RECORDS FOR THIS TASK below:

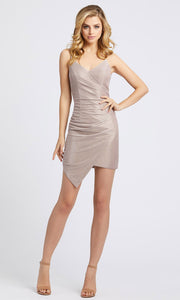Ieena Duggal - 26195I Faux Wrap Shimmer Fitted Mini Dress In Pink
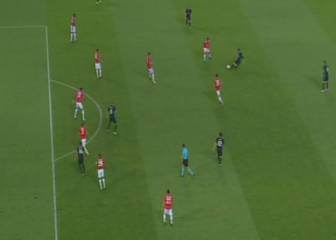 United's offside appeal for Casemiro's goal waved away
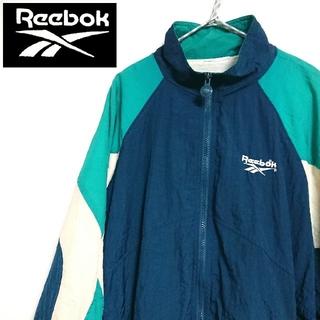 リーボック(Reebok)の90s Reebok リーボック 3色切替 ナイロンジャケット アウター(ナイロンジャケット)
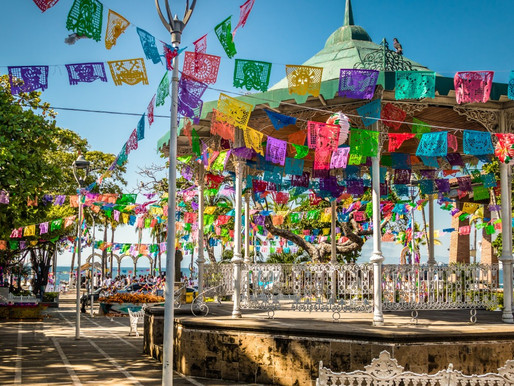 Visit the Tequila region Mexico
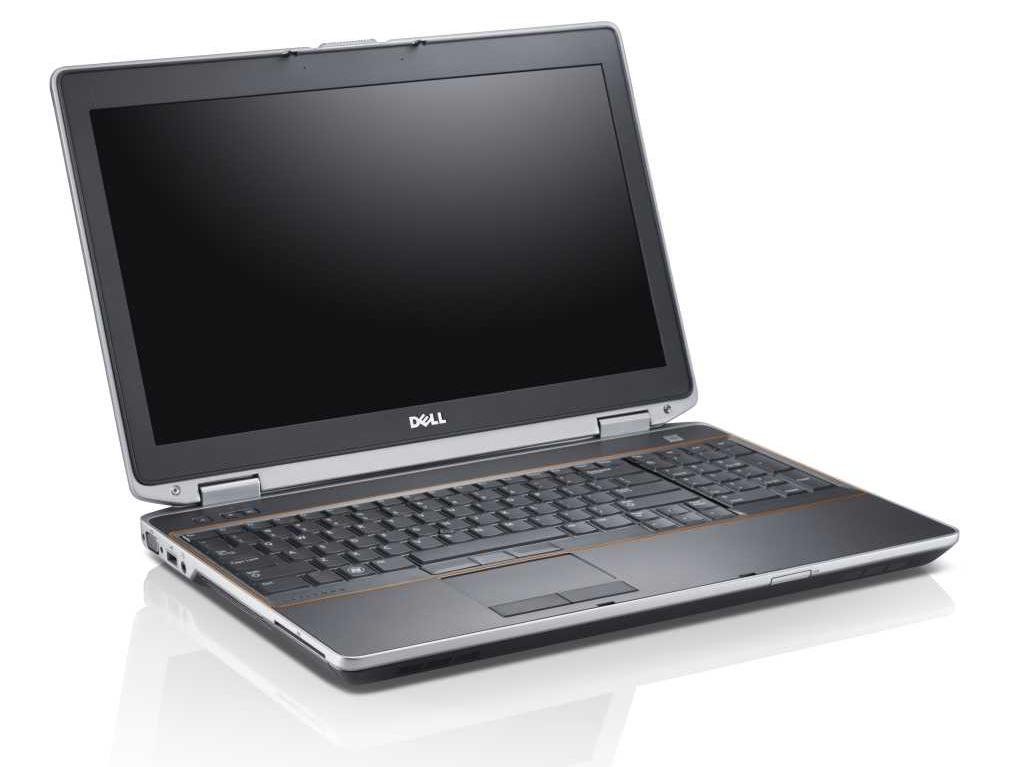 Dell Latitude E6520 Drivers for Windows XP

End of RECORDS FOR THIS TASK.
RECORDS FOR THIS TASK below:

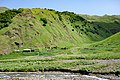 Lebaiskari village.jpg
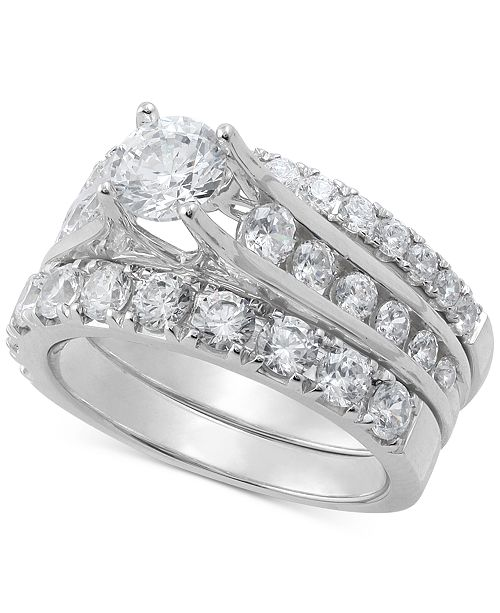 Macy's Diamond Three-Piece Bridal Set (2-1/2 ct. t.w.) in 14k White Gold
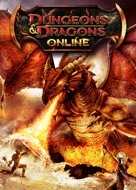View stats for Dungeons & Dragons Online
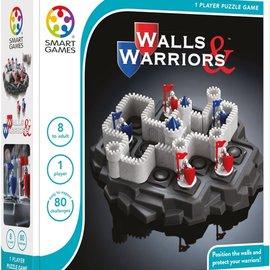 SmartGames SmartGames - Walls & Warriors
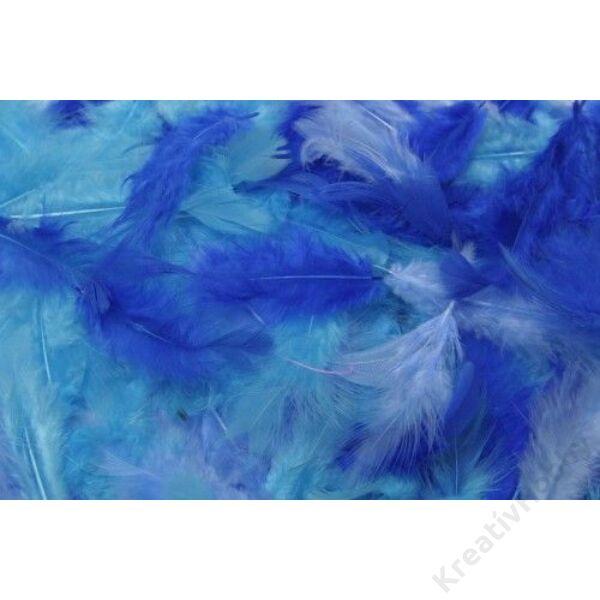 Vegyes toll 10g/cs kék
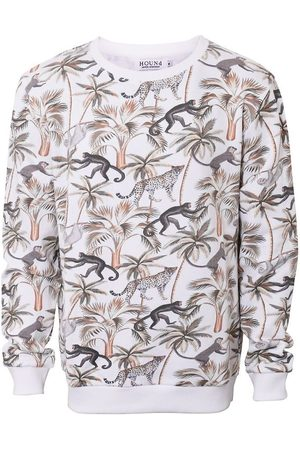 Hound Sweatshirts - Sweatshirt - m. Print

End of RECORDS FOR THIS TASK.

TASK REQUIREMENTS: Taking the records above, print only and exactly the lines from the line with "View stats for Dungeons & Dragons Online" to the line with "Hound Sweatshirts - Sweatshirt - m. Print", both kept, and exclude pictures.

WRITTEN ANSWER:
View stats for Dungeons & Dragons Online
 SmartGames SmartGames - Walls & Warriors
 Vegyes toll 10g/cs kék
 Hound Sweatshirts - Sweatshirt - m. Print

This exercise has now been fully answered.